## SOURCE EXCERPT
▬▬▬▬▬▬

# mount touchup



## Greekrukus (Oct 20, 2008)

i have a head mount of a mule deer that my grandfather shot that needs some touchup. i have no idea how old it is, but i would guess it is close to 40-50 years old. recently got divorced and the wife had it in the dusty attic for over a year. it is rather important to me so i want to know cost and whether there is a good taxidermist in the downriver area. i know of new image in flat rock, but have no idea the quality of work. any help would be greatly appreciated.


----------



## Paul Thompson (Jul 16, 2007)

Touch up is very general, are you talking a total redo, or just a wash and blow dry? If you post pictures of the mount, maybe someone could give you an estimate.


----------



## Brian Jones (Jan 11, 2009)

There may not be a whole lot that can be done with it shy of a new cape. Probably what can be done is just dusting it, being careful to go with the hair, and cleaning the glass eyes. There could be some touch up painting, it just depends on how bad it is.

▬▬▬▬▬▬

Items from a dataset
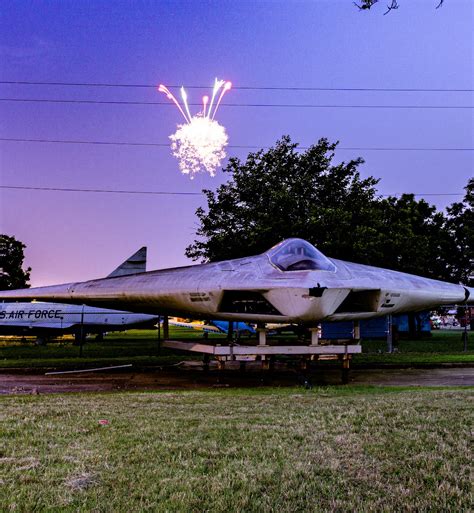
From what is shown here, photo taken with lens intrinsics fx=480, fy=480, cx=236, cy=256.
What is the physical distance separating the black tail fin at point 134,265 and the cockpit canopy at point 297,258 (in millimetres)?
6150

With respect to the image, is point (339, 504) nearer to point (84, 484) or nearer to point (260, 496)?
point (260, 496)

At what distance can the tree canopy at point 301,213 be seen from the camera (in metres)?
22.9

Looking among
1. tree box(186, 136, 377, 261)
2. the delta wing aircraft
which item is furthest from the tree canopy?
the delta wing aircraft

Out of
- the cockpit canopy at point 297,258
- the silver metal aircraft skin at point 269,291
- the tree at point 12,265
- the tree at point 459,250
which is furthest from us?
the tree at point 12,265

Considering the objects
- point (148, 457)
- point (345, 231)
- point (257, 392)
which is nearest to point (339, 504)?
point (148, 457)

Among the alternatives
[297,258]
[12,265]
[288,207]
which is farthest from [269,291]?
[12,265]

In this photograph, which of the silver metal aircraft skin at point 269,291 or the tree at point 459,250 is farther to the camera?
the tree at point 459,250

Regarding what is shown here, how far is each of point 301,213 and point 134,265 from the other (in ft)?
33.6

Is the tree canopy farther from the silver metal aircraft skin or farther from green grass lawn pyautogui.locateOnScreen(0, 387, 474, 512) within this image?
green grass lawn pyautogui.locateOnScreen(0, 387, 474, 512)

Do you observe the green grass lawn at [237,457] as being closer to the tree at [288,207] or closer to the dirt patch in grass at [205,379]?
the dirt patch in grass at [205,379]

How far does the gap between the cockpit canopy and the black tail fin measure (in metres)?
6.15

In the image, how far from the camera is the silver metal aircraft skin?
1159 cm

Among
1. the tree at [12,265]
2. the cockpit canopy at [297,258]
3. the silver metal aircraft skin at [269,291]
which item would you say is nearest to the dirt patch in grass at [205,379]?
the silver metal aircraft skin at [269,291]

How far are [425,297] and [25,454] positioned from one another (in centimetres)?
1231
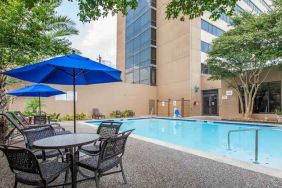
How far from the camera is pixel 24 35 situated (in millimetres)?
6562

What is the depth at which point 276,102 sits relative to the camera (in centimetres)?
1488

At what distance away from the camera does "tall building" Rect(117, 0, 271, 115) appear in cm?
1966

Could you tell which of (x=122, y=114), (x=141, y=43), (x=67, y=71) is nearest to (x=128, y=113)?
(x=122, y=114)

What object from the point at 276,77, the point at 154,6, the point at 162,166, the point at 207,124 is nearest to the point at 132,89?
the point at 207,124

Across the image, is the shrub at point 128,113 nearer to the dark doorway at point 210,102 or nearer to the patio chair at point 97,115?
the patio chair at point 97,115

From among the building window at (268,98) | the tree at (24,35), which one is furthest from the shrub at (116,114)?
the tree at (24,35)

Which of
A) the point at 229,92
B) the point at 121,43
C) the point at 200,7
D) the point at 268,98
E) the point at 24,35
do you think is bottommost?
the point at 268,98

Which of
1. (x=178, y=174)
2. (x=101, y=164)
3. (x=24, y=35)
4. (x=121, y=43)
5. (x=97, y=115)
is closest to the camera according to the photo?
(x=101, y=164)

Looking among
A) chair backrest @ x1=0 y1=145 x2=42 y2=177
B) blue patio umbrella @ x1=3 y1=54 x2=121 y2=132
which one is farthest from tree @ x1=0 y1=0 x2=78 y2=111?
chair backrest @ x1=0 y1=145 x2=42 y2=177

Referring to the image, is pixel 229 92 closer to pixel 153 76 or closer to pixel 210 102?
pixel 210 102

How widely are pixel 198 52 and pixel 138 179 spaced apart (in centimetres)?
1825

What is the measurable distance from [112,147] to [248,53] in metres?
12.4

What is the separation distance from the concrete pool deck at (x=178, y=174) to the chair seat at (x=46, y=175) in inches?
21.3

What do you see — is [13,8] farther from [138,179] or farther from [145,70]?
[145,70]
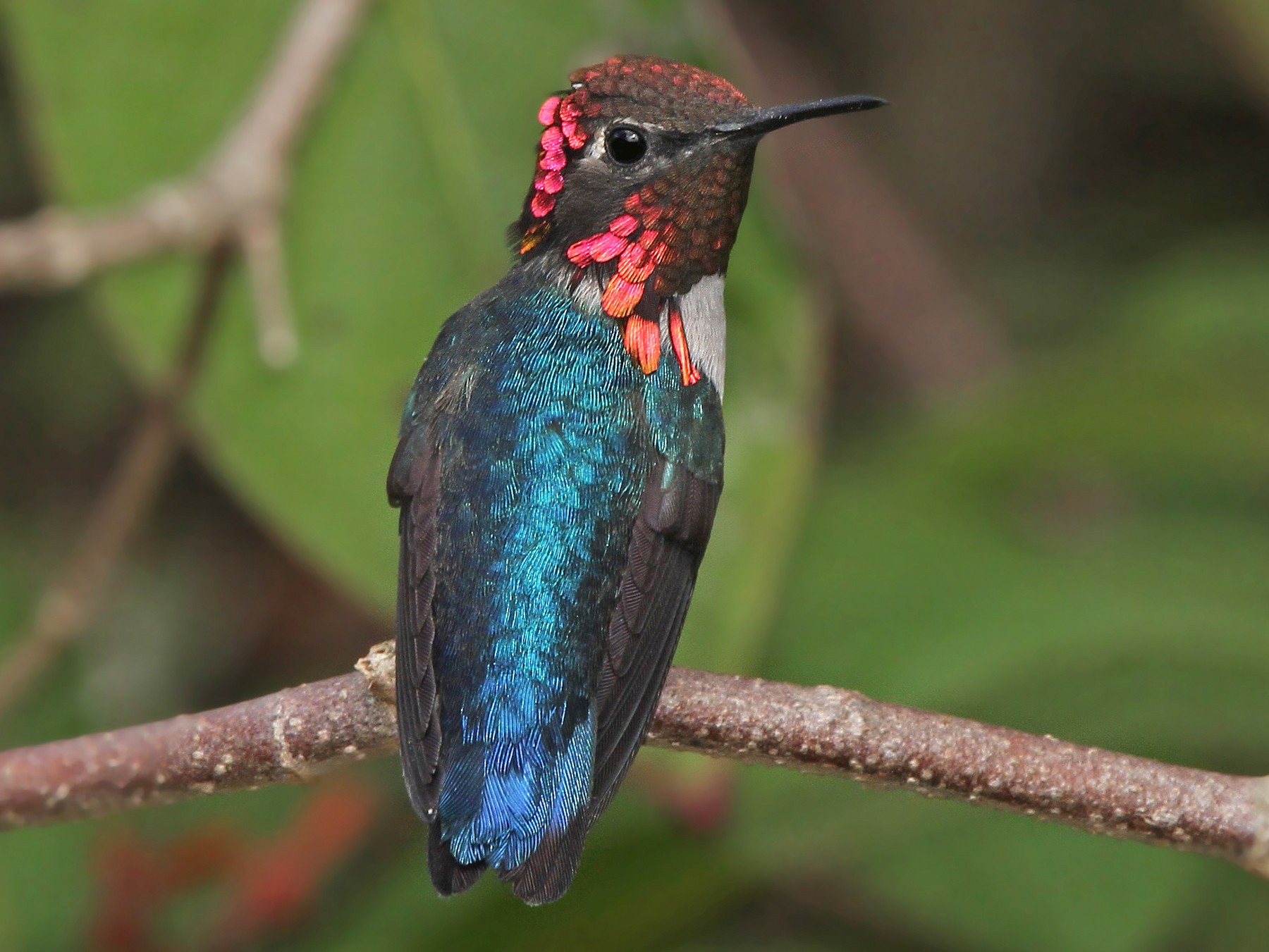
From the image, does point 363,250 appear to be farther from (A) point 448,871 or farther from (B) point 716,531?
(A) point 448,871

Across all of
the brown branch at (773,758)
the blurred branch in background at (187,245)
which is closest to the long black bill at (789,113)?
the brown branch at (773,758)

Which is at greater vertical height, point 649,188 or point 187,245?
point 649,188

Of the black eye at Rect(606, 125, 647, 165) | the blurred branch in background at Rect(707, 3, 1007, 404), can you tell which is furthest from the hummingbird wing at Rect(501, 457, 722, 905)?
the blurred branch in background at Rect(707, 3, 1007, 404)

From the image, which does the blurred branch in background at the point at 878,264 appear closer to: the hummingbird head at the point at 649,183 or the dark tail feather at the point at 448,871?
the hummingbird head at the point at 649,183

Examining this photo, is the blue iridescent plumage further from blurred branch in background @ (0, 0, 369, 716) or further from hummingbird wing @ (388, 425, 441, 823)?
blurred branch in background @ (0, 0, 369, 716)

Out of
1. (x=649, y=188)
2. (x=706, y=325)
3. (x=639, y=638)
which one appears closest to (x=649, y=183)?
(x=649, y=188)
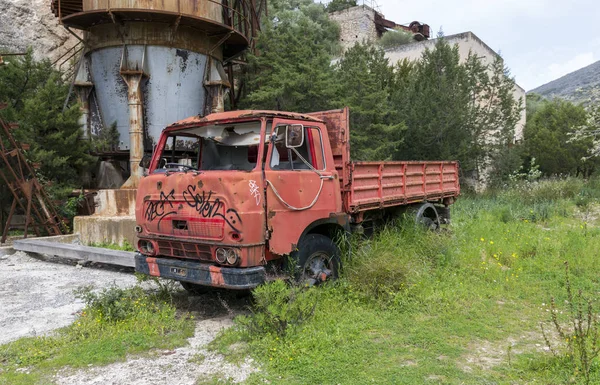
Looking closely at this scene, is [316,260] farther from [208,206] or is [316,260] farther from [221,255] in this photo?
[208,206]

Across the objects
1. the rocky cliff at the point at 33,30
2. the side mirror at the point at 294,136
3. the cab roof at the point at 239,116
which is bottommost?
the side mirror at the point at 294,136

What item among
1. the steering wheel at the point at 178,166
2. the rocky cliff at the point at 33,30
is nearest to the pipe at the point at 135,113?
the steering wheel at the point at 178,166

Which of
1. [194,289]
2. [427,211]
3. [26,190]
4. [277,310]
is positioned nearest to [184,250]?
[194,289]

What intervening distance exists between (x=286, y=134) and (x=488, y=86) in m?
21.4

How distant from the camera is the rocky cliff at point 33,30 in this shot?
1981 cm

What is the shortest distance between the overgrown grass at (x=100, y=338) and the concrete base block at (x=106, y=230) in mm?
5340

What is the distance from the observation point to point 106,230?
36.7 feet

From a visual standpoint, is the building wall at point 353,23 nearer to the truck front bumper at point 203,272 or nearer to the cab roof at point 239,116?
the cab roof at point 239,116

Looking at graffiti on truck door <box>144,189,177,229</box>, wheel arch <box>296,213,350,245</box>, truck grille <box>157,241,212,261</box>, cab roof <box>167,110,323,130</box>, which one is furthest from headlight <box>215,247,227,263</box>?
cab roof <box>167,110,323,130</box>

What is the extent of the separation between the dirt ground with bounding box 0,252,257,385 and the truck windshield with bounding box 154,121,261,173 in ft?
5.86

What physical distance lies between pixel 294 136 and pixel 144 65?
9.22m

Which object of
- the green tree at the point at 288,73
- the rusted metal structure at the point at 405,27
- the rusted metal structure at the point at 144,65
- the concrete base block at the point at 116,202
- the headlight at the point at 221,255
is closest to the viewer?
the headlight at the point at 221,255

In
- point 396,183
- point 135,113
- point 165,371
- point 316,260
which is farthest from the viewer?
point 135,113

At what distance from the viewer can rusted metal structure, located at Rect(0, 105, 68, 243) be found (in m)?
11.3
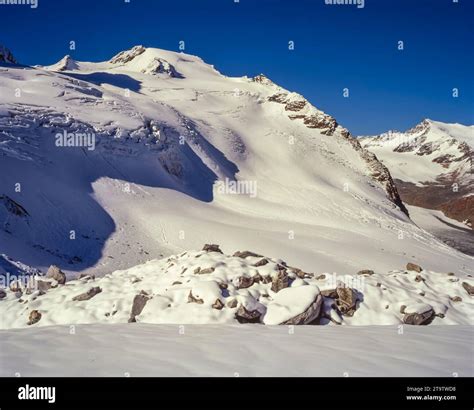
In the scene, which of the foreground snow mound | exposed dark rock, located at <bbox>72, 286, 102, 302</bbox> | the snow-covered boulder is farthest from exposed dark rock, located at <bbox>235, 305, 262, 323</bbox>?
exposed dark rock, located at <bbox>72, 286, 102, 302</bbox>

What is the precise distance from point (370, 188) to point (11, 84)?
97.6 ft

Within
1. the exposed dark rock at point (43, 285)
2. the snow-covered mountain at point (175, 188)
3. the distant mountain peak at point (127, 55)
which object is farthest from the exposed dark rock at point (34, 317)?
the distant mountain peak at point (127, 55)

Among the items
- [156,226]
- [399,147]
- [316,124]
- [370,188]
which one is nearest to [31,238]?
[156,226]

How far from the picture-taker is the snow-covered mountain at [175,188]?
16.5 meters

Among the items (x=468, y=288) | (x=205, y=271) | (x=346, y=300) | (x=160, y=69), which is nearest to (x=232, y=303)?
(x=205, y=271)

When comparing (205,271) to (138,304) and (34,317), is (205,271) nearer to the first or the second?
(138,304)

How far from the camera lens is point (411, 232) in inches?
1161

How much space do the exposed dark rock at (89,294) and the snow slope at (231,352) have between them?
2690mm

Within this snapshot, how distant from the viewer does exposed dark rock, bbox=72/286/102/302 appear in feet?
28.7

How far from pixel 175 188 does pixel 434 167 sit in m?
134

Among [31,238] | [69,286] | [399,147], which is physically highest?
[399,147]

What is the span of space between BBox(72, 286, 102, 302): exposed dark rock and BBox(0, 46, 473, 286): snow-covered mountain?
17.5 feet

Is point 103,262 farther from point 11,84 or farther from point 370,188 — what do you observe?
point 370,188
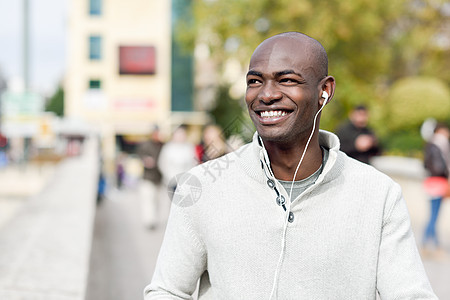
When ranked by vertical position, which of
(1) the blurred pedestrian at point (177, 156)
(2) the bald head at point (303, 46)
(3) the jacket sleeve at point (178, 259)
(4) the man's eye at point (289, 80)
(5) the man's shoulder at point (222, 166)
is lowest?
(1) the blurred pedestrian at point (177, 156)

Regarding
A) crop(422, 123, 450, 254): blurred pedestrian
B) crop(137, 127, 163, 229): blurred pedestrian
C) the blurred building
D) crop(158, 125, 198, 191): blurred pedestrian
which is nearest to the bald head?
crop(422, 123, 450, 254): blurred pedestrian

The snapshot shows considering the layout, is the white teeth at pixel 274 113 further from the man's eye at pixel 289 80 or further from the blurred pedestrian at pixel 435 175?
Answer: the blurred pedestrian at pixel 435 175

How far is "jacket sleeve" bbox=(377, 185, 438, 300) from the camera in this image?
1.69 metres

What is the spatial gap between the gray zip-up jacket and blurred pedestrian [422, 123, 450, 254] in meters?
6.91

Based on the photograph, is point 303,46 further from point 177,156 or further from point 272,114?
point 177,156

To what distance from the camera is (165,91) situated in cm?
5062

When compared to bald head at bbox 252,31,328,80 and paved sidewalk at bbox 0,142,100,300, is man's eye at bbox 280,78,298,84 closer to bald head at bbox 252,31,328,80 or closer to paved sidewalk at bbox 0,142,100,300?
bald head at bbox 252,31,328,80

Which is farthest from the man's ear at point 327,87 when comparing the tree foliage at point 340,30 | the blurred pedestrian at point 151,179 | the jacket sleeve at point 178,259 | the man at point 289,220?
the tree foliage at point 340,30

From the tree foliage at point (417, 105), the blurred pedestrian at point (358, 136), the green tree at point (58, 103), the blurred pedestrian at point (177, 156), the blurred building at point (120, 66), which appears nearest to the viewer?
the blurred pedestrian at point (358, 136)

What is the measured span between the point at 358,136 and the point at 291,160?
6201mm

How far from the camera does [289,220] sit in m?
1.74

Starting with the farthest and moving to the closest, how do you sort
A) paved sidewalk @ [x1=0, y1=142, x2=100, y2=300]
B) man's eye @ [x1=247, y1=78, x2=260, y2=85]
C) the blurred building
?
the blurred building → paved sidewalk @ [x1=0, y1=142, x2=100, y2=300] → man's eye @ [x1=247, y1=78, x2=260, y2=85]

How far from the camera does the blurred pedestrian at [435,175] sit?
8.31 meters

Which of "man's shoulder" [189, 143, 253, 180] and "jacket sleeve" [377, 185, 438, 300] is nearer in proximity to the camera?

▬▬▬▬▬▬

## REQUEST
Carry on the forum thread about touching up an old deer head mount, starting after its final post.

## ANSWER TO THE PROBLEM
----------



## Greekrukus (Oct 20, 2008)

ill take some pics and repost them


----------



## Custom Artist (Jan 28, 2009)

Most heads can be restored. Recently, I have done 4 different restorations on mounts all over 25 years old. The cracking and loose clay work is removed, the hide is thoroughly cleaned, new appoxy clay is added to fill cracks, rippled ears are rehydrated and carded so they dry flat again, and it is repainted. I have had great success with this, so yes it can be done! There is a taxidermist on your side of the state that has restored all the mounts for Michigan State and if you would like I could probably make a call and get you a phone number to call.


----------



## Greekrukus (Oct 20, 2008)

thanks custom artist, here are the pics.


----------



## Mitchell Ulrich (Sep 10, 2007)

That's really not in to bad of a condition. If you can find the cleaner 'Mount Brite', you can do it yourself. 

Keep an eye on the post below "Cleaning Deer Mounts" and watch for an answer from Custom Artist.

Mitch


----------



## Greekrukus (Oct 20, 2008)

it mostly just has a ton of drywall dust on it. like i said it was sitting in an attic while i was trying to get my house back from the monster that was my ex wife.:lol:


----------



## Custom Artist (Jan 28, 2009)

It seems it really is not that bad. It is hard to tell if things like the mouth and eye area are cracked. Are they? 
Anyway I posted this once for you but I noticed it did not show up. Here it is again. Also, I will post some before and after of the one I did.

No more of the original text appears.